# ASR Module

## Install Dependencies

In [1]:
pip install --upgrade --no-cache-dir openai-whisper


Note: you may need to restart the kernel to use updated packages.


In [6]:
pip install sounddevice wave transformers sentence-transformers librosa soundfile noisereduce

Collecting noisereduce
  Downloading noisereduce-3.0.3-py3-none-any.whl.metadata (14 kB)
Collecting matplotlib (from noisereduce)
  Downloading matplotlib-3.10.1-cp311-cp311-macosx_10_12_x86_64.whl.metadata (11 kB)
Collecting contourpy>=1.0.1 (from matplotlib->noisereduce)
  Downloading contourpy-1.3.1-cp311-cp311-macosx_10_9_x86_64.whl.metadata (5.4 kB)
Collecting cycler>=0.10 (from matplotlib->noisereduce)
  Downloading cycler-0.12.1-py3-none-any.whl.metadata (3.8 kB)
Collecting fonttools>=4.22.0 (from matplotlib->noisereduce)
  Downloading fonttools-4.56.0-cp311-cp311-macosx_10_9_x86_64.whl.metadata (101 kB)
Collecting kiwisolver>=1.3.1 (from matplotlib->noisereduce)
  Downloading kiwisolver-1.4.8-cp311-cp311-macosx_10_9_x86_64.whl.metadata (6.2 kB)
Collecting pyparsing>=2.3.1 (from matplotlib->noisereduce)
  Downloading pyparsing-3.2.1-py3-none-any.whl.metadata (5.0 kB)
Downloading noisereduce-3.0.3-py3-none-any.whl (22 kB)
Downloading matplotlib-3.10.1-cp311-cp311-macosx_10_12_x86

## ASR

In [7]:
import whisper
import faiss
import torch
import sounddevice as sd
import numpy as np
import wave
import librosa
import noisereduce as nr
from transformers import AutoTokenizer, AutoModel
from sentence_transformers import SentenceTransformer
import soundfile as sf


  from .autonotebook import tqdm as notebook_tqdm


In [8]:
# Load Whisper model (using 'small' for efficiency)
asr_model = whisper.load_model("small")

# Load embedding model for memory storage
embedding_model = SentenceTransformer("all-MiniLM-L6-v2")

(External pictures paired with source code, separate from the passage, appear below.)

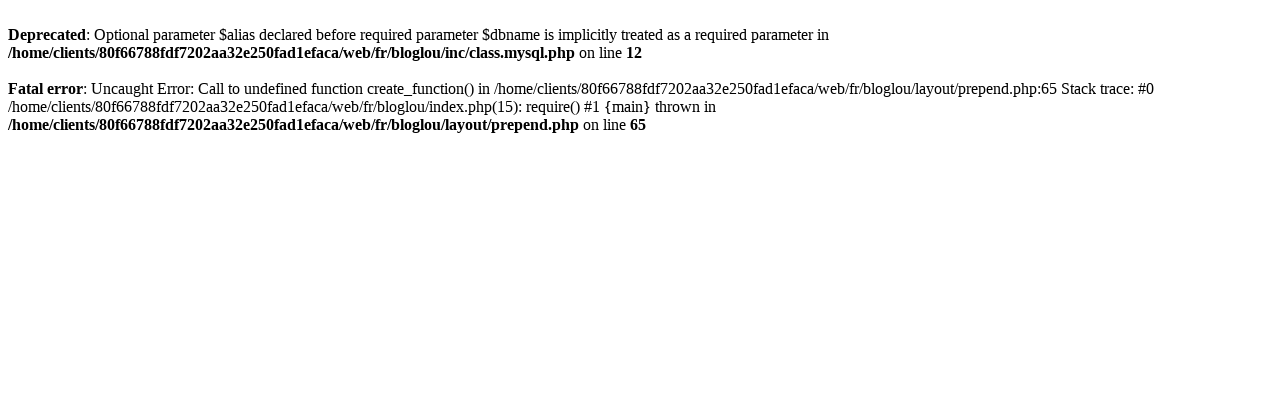

--- FILE ---
content_type: text/html; charset=UTF-8
request_url: http://a-lou.com/fr/bloglou/index.php/2004/02/22
body_size: 345
content:
<br />
<b>Deprecated</b>:  Optional parameter $alias declared before required parameter $dbname is implicitly treated as a required parameter in <b>/home/clients/80f66788fdf7202aa32e250fad1efaca/web/fr/bloglou/inc/class.mysql.php</b> on line <b>12</b><br />
<br />
<b>Fatal error</b>:  Uncaught Error: Call to undefined function create_function() in /home/clients/80f66788fdf7202aa32e250fad1efaca/web/fr/bloglou/layout/prepend.php:65
Stack trace:
#0 /home/clients/80f66788fdf7202aa32e250fad1efaca/web/fr/bloglou/index.php(15): require()
#1 {main}
  thrown in <b>/home/clients/80f66788fdf7202aa32e250fad1efaca/web/fr/bloglou/layout/prepend.php</b> on line <b>65</b><br />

# Initialize FAISS index for vector storage
embedding_dim = 384  # Must match MiniLM embedding size
index = faiss.IndexFlatL2(embedding_dim)


In [9]:
def record_audio(filename, duration=10, samplerate=16000):
    """
    Records audio from the microphone and saves it as a WAV file.
    Args:
        filename (str): Path to save the recorded audio.
        duration (int): Duration of recording in seconds.
        samplerate (int): Sampling rate for audio recording.
    """
    print("Recording...")
    audio_data = sd.rec(int(duration * samplerate), samplerate=samplerate, channels=1, dtype=np.int16)
    sd.wait()
    print("Recording finished.")
    
    with wave.open(filename, "wb") as wf:
        wf.setnchannels(1)
        wf.setsampwidth(2)
        wf.setframerate(samplerate)
        wf.writeframes(audio_data.tobytes())


In [10]:
def reduce_noise(input_audio, output_audio):
    """
    Applies noise reduction to an audio file and saves the cleaned version.
    Args:
        input_audio (str): Path to the input noisy audio file.
        output_audio (str): Path to save the cleaned audio file.
    """
    y, sr = librosa.load(input_audio, sr=None)
    reduced_noise = nr.reduce_noise(y=y, sr=sr)
    sf.write(output_audio, reduced_noise, sr)
    return output_audio


In [11]:
def transcribe_audio(audio_path):
    """
    Transcribes speech from an audio file using Whisper ASR.
    Args:
        audio_path (str): Path to the audio file.
    Returns:
        str: Transcribed text.
    """
    cleaned_audio = reduce_noise(audio_path, "cleaned_audio.wav")
    result = asr_model.transcribe(cleaned_audio)
    return result["text"]

def store_transcription_in_memory(text):
    """
    Converts transcribed text into an embedding and stores it in FAISS.
    Args:
        text (str): Transcribed speech text.
    """
    embedding = embedding_model.encode([text])
    embedding = np.array(embedding).astype('float32')
    index.add(embedding)  # Store in FAISS
    print("Stored in Memory Module:", text)


In [13]:
# Test
audio_file = "recorded_audio.wav"
record_audio(audio_file)
transcription = transcribe_audio(audio_file)
if transcription:
    store_transcription_in_memory(transcription)


Recording...
Recording finished.


huggingface/tokenizers: The current process just got forked, after parallelism has already been used. Disabling parallelism to avoid deadlocks...
	- Avoid using `tokenizers` before the fork if possible
	- Explicitly set the environment variable TOKENIZERS_PARALLELISM=(true | false)


Stored in Memory Module: What did you do last week?你上周做了什么?Good morning. 早上好.